Thursday, September 25, 2008

Well, I was right about the basic clutch adjustment being straightforward. But that doesn't mean I was able to figure it out on my own! Ha.
Even with the shop manual and the Haynes manual in front of me, I was pretty clueless on this one. Luckily the folks over at the TriumphRat forums were able to help me out. Check out this thread for a rather detailed explaination of the basic clutch adjustment. It's threatening to downpour right now but I'll take the bike out in a few days and see if the adjustment did the trick.
I'm starting to put together a document which captures the information I've come across on Triumphs so far, I'll host it and post a link here when it is further along.

Monday, September 22, 2008

After a bit of troubleshooting on the ignition path I determined the right-side condenser was bad, so I replaced it today. The right-side exhaust still expels cool air, but the bike doesn't die immediately when I pull the left plug. So I think the right cylinder is running, but perhaps not very well. A timing/valve adjustment may be in order.
This week's new issue is with the clutch. The bike always dies when I put it in 1st from neutral unless I have the throttle open a bit. Also it seems to require a couple of taps to get it into 1st, seeming to catch somewhere in the middle. Lastly, the other day it was creeping forward when I was trying to get it into 1st gear with the handlebar clutch lever fully engaged. I guess I'll try adjusting the tension on the clutch cable as that is fairly straightforward.
Ah, the joys of owning a vintage bike!
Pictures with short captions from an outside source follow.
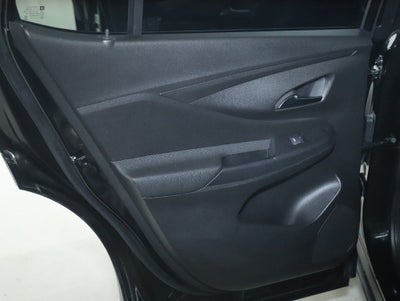 2025 Buick Envista Preferred FWD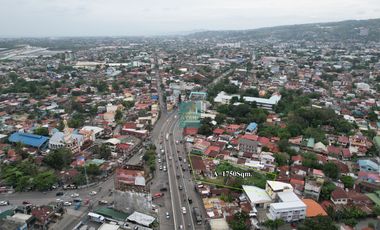 Prime Titled Commercial Lot for Sale in Mambaling, Cebu City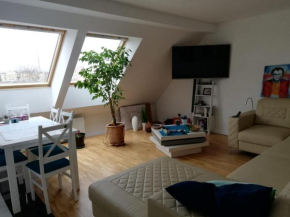Apartament Agiczar, Giżycko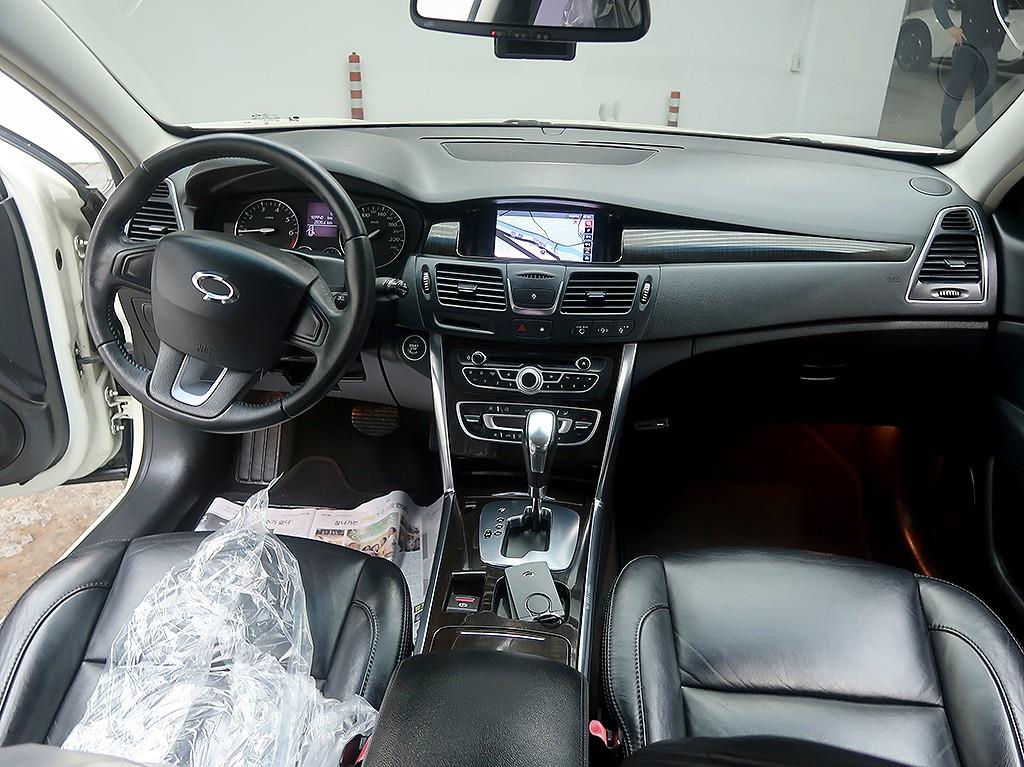 SAMSUNG SM5 - Vista 9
Actually, it's not so bad. I enjoy troubleshooting the bike and I can still ride it around. My riding skills are improving, hopefully I'll feel confident enough to take Pearl out for a medium length trip before the riding season is over here in the NorthEast.

Thursday, September 11, 2008

Houston, we have a problem. I'm pretty sure my bike is only running on one cylinder. Symptoms are cool air coming out the right side muffler, and if I pull the left side plug when the bike is running it dies immediately. Hopefully this isn't anything major and I can resolve the issue myself.
Since my last post I finally got the tank correctly mounted. I also did a bit more work towards getting the bike cleaned up, mostly spending a lot of time trying to get the spokes shining again. Soon I'll be fixing a few spots on the paint job that need attention. I'd also like to come up with something to cover the battery without resorting to the stock side panels. There may be a minor nagging issue with the electrical system. The other day I took the bike out for a spin at night and after about 15 minutes it took about 5 minutes to get it started again. I have a strong suspicion the battery isn't holding a charge well and running with the lights pushed it over the end. Some tests last weekend seemed to confirm that (the battery won't hold more than a 12.3v or so charge, not terrible but not great; load testing the battery gives results in the lower end of the acceptable range). I may end up replacing the battery and praying it's not the alternator.